A bookworm, perhaps. The library was her second home, absorbing all the information the books had to offer. An escape from reality was what she wanted, and so she lived in the fantasy lands created by the authors of indulging fiction texts. With her thick, woollen jumper sleeves itching at the palm of her hands, she'd push her slipping glasses up the bridge of her nose and sniffle, continuing her journey of knowledge.

She didn't have friends, not really anyway. She observed the different groups within her high school and to her, everyone was fake and carried nothing but hatred for not only themselves but for others, willing to back stab their so called friends in order to travel up the popularity scale. Better off alone, she kept to herself and considered her only friend to be a girl who rarely made an appearance during the many lonely months. Crippling anxiety, she led it down to, however, her mind did wonder from time to time.

And then, just like that, the bliss of a simple life had been disrupted. At the ripe age of eighteen, a change of career ambition yearned at her heart, guiding her feet down a path of danger and intoxicating excitement. It was as though her father had spoke to her through a dream, shaking her out of her empty day dreams to open her eyes and allow her to see what the world truly looked like from a different perspective, including the good, the bad and the ugly.

A year after completing her S.E.A.Ls training, she'd been ranked up to the Special Forces, courtesy of her father who was a colonel and watched her train without his doting, loving eyes. Instead, he treated her like the rest of them, though he and the others were amazed how this frail, timid girl who could barely do one push up miraculously changed into a confident women who swayed her hips with pride, high egotistical traits dripping from her tongue every time she spoke and could easily master each drill set to improve physical agility.

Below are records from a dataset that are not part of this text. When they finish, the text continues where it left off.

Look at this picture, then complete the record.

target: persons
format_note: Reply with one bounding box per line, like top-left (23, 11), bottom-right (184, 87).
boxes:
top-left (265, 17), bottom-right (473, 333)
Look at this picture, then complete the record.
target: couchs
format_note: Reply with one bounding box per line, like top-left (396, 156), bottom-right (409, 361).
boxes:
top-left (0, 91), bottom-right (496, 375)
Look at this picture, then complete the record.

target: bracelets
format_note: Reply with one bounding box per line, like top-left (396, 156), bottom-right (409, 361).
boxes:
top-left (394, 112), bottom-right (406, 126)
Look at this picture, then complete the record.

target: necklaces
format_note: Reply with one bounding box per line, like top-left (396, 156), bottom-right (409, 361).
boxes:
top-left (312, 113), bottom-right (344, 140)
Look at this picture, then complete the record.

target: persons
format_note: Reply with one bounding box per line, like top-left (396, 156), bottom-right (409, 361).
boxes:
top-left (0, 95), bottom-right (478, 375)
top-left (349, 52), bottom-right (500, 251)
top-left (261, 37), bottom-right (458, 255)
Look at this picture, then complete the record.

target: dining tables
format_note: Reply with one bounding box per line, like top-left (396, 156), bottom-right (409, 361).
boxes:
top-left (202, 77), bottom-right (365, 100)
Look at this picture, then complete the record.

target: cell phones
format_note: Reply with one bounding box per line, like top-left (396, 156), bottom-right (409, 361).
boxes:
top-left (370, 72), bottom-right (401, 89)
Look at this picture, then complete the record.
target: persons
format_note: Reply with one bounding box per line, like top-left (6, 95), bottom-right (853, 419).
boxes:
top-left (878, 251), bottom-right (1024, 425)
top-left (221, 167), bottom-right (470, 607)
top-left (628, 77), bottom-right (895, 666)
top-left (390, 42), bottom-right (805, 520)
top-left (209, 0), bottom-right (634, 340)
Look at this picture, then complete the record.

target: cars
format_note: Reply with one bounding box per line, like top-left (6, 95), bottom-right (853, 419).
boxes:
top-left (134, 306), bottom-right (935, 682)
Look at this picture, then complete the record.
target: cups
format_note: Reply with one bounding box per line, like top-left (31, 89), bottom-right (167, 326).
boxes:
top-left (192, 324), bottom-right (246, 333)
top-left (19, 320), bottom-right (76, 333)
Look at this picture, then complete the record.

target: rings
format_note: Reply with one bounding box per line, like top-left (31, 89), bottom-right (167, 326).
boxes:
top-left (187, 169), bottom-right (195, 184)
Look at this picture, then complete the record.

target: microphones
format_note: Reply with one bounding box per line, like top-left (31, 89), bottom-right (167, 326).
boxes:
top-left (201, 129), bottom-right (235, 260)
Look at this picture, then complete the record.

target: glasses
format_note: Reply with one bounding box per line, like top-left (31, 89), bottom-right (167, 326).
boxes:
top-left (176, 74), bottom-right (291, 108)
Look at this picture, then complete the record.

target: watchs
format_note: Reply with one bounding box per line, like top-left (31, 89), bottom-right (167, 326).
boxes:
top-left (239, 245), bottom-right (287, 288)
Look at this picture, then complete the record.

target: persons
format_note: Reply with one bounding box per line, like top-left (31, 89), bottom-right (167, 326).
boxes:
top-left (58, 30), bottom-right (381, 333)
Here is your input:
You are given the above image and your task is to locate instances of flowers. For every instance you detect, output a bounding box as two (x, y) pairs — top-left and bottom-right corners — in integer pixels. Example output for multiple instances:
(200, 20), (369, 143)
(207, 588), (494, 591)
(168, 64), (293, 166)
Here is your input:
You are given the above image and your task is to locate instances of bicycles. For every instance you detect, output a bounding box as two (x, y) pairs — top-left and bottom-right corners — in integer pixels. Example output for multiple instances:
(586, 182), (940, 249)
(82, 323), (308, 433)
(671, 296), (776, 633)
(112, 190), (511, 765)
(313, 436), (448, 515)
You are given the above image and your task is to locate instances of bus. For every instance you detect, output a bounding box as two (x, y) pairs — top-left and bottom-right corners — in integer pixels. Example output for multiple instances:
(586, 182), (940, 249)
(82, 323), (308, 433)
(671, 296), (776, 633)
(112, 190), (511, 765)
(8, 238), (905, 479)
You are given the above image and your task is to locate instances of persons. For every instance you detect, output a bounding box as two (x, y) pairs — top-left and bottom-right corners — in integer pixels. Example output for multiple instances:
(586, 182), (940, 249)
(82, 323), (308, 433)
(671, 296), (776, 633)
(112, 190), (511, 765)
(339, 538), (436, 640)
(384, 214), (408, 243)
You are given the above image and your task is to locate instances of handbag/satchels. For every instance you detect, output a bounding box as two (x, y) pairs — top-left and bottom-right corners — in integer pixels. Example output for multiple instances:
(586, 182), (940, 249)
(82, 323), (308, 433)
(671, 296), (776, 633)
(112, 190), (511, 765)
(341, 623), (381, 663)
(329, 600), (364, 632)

The youngest they had, and at that, a woman. The sexist slurs and doubtful tones bothered her at the beginning. She maintained an unbalanced view upon herself and through intense exercises and an irregular sleeping pattern, she was ready to give up, until with one final push, she blossomed and proved everyone wrong, especially herself.

Many things occurred in nineteen year old Margo Hargrove's life, nothing particularly great to write home about, other than the death of her father and the bond she created with five older men who shared her pain after losing their fallen comrade.

Grown accustomed to the world around her collapsing at her feet, at first she couldn't come to terms with life without her father. That fateful night, she can remember it crystal clear and the sheer terror that ran through her veins when a bullet whizzed the air and lodged its way inside Frank Hargrove's brain, a straight aim between the eyes. They were being tracked and their foolish steps in the dust which hadn't been covered led them to this agonising loss.

A scream pierced the air, a battle cry, thirsty for revenge and an outburst of rage. Fighting against the prying hands that dared to hold her back from the crossfire, she ran across the battlefield and fell to her knees beside her dad, and in a slow, soundless motion, she shook his deceased body and squealed, her face contorting in grief upon facing what could only be described as gruesome. Blood trickled down his temples from a millimetre hole in his forehead and unbeknownst to him, his daughter begged and pleaded for the gods to revive him so she could tell him all the things she didn't say.

That was the day the six troops decided to call it quits on their warpath of destruction. Although they had to wait a few months until their tour was up, Margo was granted early leave due to grievance. 

When she got back home, she was then faced with a broken, widowed mother and a little brother who was on the edge of falling down a slippery slope, traits of alcoholism and drug use in his system. And through it all - the pain, the suffering, her internal battle to suppress the demons who wrapped themselves round her ankles as anchors and pulled her below the surface to drown her - she swore she'd never look back on her experiences in the war. She'd hold her head high and remain strong for her mother and brother and as a coping mechanism, she'd honour her father by forgetting his existence, and to do that, she stopped contact with the men she once called her family.